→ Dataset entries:

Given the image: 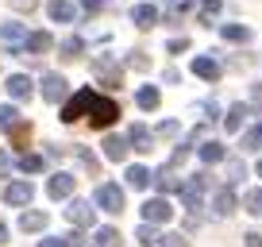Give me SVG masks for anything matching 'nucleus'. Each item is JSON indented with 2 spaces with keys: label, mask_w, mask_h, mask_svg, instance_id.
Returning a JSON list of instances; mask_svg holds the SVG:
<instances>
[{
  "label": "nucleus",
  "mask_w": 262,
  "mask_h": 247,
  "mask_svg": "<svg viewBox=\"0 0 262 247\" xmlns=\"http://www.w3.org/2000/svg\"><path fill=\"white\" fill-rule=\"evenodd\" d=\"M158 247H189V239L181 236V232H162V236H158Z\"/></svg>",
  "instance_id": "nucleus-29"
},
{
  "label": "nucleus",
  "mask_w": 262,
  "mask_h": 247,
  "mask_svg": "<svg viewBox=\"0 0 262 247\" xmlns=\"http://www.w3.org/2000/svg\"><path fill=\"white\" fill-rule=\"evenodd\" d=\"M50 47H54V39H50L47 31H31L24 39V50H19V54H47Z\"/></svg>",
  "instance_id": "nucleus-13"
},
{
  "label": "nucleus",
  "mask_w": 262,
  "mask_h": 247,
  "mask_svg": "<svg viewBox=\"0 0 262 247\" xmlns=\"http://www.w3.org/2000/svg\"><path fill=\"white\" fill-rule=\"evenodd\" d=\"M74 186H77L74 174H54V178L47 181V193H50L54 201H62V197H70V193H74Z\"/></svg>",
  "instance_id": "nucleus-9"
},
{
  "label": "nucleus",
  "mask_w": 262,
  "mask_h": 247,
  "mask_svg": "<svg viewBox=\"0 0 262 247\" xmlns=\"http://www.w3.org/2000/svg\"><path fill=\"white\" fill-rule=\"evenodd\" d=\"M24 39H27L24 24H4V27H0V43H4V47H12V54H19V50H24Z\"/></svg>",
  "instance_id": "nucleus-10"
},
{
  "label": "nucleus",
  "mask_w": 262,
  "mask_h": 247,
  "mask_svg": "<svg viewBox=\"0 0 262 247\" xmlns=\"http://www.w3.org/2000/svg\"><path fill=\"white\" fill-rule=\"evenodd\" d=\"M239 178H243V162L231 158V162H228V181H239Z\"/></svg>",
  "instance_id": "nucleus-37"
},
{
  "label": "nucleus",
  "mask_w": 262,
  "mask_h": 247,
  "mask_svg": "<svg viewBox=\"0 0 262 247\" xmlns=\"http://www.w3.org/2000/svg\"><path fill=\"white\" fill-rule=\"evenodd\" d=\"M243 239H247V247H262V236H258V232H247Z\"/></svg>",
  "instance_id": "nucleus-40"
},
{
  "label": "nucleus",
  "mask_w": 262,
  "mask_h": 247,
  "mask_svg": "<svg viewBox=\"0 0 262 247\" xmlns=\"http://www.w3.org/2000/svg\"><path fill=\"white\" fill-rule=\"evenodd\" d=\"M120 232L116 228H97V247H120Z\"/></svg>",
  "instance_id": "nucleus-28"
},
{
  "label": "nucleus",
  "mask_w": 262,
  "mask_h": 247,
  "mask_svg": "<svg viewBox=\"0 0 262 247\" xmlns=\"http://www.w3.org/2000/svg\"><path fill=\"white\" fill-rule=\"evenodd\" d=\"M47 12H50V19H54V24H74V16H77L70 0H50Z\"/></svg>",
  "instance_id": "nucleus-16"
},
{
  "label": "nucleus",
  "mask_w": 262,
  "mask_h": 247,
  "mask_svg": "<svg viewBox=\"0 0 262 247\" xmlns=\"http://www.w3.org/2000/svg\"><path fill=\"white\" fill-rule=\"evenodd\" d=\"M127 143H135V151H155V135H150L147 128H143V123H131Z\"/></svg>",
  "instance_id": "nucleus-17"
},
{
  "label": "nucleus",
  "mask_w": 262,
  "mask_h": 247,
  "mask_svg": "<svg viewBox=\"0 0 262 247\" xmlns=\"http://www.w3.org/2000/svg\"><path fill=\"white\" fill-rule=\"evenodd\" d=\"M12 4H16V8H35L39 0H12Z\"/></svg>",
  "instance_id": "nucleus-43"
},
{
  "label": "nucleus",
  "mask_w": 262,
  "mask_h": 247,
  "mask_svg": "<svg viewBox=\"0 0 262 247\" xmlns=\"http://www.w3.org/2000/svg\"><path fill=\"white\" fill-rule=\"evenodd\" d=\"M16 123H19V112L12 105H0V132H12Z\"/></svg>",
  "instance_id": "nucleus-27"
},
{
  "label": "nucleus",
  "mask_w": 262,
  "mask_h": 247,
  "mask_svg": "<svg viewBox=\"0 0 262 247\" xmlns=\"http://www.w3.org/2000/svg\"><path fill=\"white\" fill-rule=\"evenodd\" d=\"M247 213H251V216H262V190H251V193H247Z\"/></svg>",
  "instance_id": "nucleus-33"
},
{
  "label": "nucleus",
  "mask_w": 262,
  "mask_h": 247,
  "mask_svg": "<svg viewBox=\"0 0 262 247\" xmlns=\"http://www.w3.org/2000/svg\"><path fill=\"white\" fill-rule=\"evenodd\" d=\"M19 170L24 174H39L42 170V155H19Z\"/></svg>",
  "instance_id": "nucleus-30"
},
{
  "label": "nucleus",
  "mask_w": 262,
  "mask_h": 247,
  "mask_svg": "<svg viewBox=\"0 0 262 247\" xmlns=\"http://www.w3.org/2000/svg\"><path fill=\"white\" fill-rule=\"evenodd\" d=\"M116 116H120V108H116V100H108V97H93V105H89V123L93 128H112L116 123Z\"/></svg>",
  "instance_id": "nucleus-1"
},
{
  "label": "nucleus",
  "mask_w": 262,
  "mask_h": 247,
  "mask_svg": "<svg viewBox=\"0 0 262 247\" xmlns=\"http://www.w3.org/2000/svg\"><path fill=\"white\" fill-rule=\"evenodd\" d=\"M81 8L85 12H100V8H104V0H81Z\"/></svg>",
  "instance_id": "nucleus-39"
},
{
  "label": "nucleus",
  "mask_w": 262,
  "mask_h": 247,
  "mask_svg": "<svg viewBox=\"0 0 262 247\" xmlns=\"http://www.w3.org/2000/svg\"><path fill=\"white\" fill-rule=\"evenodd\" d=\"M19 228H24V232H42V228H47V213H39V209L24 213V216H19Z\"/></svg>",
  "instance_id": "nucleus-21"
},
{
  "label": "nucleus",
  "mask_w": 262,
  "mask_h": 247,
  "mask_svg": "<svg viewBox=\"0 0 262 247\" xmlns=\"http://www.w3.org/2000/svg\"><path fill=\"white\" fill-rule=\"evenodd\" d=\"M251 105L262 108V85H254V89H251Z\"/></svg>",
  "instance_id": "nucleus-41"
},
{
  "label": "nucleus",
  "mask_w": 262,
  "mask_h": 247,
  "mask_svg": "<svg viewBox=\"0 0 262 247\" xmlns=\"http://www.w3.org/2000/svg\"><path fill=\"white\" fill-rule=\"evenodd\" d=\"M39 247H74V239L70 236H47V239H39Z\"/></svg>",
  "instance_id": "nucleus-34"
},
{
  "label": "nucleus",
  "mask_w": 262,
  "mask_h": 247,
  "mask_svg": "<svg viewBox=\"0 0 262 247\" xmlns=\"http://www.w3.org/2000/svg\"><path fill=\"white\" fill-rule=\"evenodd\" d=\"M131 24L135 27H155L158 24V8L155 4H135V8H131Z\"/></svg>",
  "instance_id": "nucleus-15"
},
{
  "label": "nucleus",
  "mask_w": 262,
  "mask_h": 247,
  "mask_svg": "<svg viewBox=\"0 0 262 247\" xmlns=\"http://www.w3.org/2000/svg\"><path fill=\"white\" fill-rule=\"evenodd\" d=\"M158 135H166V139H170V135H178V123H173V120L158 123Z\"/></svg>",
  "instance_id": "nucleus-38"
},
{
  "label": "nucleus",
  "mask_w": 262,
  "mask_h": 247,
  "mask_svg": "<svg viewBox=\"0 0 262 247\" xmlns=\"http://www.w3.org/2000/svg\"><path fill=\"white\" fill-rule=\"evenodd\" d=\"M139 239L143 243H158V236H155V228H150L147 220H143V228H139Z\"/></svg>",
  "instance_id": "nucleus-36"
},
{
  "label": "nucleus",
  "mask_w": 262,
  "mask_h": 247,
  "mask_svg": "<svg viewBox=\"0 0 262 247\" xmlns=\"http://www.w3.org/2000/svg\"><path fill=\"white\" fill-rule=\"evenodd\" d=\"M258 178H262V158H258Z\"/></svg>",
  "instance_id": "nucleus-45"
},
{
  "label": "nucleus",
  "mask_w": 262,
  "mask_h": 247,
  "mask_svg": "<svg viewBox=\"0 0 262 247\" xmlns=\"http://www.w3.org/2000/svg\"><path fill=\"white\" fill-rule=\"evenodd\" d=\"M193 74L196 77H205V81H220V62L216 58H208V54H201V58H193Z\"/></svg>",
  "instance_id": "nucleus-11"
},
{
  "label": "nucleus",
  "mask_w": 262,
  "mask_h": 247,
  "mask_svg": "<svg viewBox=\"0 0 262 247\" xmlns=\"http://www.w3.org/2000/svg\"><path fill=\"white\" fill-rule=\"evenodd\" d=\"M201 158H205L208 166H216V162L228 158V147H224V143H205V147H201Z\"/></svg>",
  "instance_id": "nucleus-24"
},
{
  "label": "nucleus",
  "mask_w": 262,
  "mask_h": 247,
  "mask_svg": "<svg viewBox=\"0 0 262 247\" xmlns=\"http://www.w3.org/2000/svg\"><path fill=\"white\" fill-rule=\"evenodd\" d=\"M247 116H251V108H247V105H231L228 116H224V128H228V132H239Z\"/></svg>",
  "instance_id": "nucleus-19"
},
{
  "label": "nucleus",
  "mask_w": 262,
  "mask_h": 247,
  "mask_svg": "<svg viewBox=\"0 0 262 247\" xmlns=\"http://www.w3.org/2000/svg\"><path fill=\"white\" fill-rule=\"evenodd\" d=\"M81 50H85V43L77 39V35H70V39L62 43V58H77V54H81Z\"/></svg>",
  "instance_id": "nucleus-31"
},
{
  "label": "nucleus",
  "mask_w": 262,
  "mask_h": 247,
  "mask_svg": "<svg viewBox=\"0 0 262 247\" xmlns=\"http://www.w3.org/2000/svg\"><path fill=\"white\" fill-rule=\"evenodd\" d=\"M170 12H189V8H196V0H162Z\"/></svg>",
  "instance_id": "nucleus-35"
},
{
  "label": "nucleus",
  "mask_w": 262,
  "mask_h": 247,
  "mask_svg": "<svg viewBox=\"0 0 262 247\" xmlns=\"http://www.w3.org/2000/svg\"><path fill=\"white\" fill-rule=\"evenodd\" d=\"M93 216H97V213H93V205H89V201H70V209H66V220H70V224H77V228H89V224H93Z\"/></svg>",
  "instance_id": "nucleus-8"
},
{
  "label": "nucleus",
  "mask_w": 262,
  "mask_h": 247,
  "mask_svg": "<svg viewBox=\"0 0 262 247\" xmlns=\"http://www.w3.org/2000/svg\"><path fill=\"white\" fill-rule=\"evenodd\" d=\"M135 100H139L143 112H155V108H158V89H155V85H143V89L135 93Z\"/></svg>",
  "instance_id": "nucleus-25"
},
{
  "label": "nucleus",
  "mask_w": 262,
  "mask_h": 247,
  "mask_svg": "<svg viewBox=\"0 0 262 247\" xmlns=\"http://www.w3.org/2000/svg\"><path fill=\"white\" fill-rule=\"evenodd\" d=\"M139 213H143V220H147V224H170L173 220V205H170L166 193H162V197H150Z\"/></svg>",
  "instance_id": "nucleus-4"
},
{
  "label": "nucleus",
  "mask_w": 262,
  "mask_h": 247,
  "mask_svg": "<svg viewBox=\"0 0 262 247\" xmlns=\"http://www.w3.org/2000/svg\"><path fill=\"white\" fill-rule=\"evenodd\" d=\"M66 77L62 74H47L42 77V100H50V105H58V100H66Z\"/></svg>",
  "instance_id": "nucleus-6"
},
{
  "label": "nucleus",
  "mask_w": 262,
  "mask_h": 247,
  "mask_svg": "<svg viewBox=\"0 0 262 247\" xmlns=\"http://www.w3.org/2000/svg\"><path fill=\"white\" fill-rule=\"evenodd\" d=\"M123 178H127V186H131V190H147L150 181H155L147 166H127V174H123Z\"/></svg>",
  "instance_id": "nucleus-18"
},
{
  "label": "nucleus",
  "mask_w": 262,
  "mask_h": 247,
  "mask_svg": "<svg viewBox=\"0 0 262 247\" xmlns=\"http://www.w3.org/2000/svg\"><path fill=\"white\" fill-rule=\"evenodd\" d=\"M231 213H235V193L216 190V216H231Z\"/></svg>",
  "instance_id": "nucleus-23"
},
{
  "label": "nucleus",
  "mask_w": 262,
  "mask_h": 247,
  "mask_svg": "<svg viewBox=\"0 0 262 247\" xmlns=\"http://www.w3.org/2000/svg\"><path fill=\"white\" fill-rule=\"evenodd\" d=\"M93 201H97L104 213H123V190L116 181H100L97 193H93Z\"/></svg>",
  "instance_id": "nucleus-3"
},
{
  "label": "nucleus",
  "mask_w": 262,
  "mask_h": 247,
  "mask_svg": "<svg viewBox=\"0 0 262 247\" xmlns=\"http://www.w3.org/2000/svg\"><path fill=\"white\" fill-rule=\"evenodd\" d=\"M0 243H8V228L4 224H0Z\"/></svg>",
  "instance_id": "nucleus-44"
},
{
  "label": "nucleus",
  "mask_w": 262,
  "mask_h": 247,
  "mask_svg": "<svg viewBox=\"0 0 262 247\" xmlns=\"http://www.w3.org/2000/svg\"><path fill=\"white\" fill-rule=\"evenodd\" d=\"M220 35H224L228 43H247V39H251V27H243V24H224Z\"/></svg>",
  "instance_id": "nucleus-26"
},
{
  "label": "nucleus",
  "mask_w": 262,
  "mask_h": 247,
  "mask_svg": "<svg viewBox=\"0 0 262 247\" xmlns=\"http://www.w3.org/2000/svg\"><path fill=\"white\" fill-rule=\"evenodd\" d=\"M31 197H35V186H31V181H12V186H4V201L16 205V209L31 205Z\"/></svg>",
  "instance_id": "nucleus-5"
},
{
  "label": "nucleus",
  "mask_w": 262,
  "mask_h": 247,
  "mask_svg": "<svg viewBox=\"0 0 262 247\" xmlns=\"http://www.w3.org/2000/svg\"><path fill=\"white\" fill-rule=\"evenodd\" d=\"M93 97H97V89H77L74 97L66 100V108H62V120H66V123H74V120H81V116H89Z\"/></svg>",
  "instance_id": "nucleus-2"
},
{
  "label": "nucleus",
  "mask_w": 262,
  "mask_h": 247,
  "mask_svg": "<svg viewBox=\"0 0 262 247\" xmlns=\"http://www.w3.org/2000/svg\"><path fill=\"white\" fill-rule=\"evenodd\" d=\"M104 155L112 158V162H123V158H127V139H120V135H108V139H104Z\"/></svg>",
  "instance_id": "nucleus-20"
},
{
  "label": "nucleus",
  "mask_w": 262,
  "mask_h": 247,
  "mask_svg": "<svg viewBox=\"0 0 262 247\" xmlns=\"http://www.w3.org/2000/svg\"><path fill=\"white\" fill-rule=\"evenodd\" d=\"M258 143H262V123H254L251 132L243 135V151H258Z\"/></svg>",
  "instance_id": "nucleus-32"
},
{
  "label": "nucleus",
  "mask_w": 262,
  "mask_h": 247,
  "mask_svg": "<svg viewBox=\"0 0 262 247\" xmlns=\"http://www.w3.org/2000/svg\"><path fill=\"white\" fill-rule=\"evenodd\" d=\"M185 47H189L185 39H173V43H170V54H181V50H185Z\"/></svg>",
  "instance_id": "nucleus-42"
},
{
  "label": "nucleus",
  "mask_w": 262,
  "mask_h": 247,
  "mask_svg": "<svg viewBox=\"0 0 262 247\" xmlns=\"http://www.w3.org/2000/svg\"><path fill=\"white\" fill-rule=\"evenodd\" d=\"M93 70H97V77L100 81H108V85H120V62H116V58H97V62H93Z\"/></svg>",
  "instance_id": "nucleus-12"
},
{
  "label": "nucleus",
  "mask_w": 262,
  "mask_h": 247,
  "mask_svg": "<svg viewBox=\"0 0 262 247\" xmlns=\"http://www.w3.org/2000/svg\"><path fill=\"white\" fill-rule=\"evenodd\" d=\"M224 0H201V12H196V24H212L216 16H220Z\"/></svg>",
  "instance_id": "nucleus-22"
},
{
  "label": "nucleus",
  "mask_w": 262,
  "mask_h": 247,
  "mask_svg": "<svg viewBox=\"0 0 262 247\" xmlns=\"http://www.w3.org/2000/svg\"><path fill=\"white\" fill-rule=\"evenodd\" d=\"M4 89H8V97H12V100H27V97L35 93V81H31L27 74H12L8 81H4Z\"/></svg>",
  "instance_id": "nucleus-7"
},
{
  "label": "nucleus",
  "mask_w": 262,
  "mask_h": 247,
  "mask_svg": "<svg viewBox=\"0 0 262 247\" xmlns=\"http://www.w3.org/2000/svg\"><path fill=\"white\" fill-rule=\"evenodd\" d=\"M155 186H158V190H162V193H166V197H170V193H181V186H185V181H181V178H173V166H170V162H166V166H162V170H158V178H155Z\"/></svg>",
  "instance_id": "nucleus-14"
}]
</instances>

→ Your objective:
Gather every line in the items above that contains the string "instances", and list those lines.

→ Problem solution:
Returning a JSON list of instances; mask_svg holds the SVG:
<instances>
</instances>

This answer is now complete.